Records from a spatial question set:
====================
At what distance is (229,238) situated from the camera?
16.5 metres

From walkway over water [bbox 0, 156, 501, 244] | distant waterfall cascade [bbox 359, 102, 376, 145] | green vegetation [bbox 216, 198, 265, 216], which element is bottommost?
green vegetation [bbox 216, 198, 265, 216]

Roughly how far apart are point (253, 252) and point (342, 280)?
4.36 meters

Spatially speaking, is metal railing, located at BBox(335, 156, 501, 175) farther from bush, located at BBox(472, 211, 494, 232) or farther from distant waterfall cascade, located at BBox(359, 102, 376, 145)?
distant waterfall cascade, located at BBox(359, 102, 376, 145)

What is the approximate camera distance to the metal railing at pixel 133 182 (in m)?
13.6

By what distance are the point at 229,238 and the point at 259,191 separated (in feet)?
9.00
====================
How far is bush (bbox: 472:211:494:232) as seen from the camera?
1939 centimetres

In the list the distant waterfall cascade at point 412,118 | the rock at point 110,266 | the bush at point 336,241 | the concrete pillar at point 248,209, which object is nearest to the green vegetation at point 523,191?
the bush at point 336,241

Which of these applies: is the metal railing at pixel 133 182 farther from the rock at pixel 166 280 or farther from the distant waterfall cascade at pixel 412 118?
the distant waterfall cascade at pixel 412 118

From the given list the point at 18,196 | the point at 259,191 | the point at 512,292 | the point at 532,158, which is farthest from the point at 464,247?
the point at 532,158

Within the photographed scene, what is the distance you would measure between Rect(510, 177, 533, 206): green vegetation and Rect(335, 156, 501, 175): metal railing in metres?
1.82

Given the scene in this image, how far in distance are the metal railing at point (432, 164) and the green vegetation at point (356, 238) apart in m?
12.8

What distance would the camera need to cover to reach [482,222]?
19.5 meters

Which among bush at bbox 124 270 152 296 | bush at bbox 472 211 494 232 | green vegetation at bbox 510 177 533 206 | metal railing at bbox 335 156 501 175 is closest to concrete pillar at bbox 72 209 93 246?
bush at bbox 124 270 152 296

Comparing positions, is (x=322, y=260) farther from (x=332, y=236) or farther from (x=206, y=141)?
====================
Exercise details: Reproduce the records verbatim, from the line containing "At what distance" through the line containing "4.36 meters", both included.

Expected answer:
At what distance is (229,238) situated from the camera?
16.5 metres

From walkway over water [bbox 0, 156, 501, 244] | distant waterfall cascade [bbox 359, 102, 376, 145] | green vegetation [bbox 216, 198, 265, 216], which element is bottommost?
green vegetation [bbox 216, 198, 265, 216]

Roughly how far apart are point (253, 252) and point (342, 280)?
4.36 meters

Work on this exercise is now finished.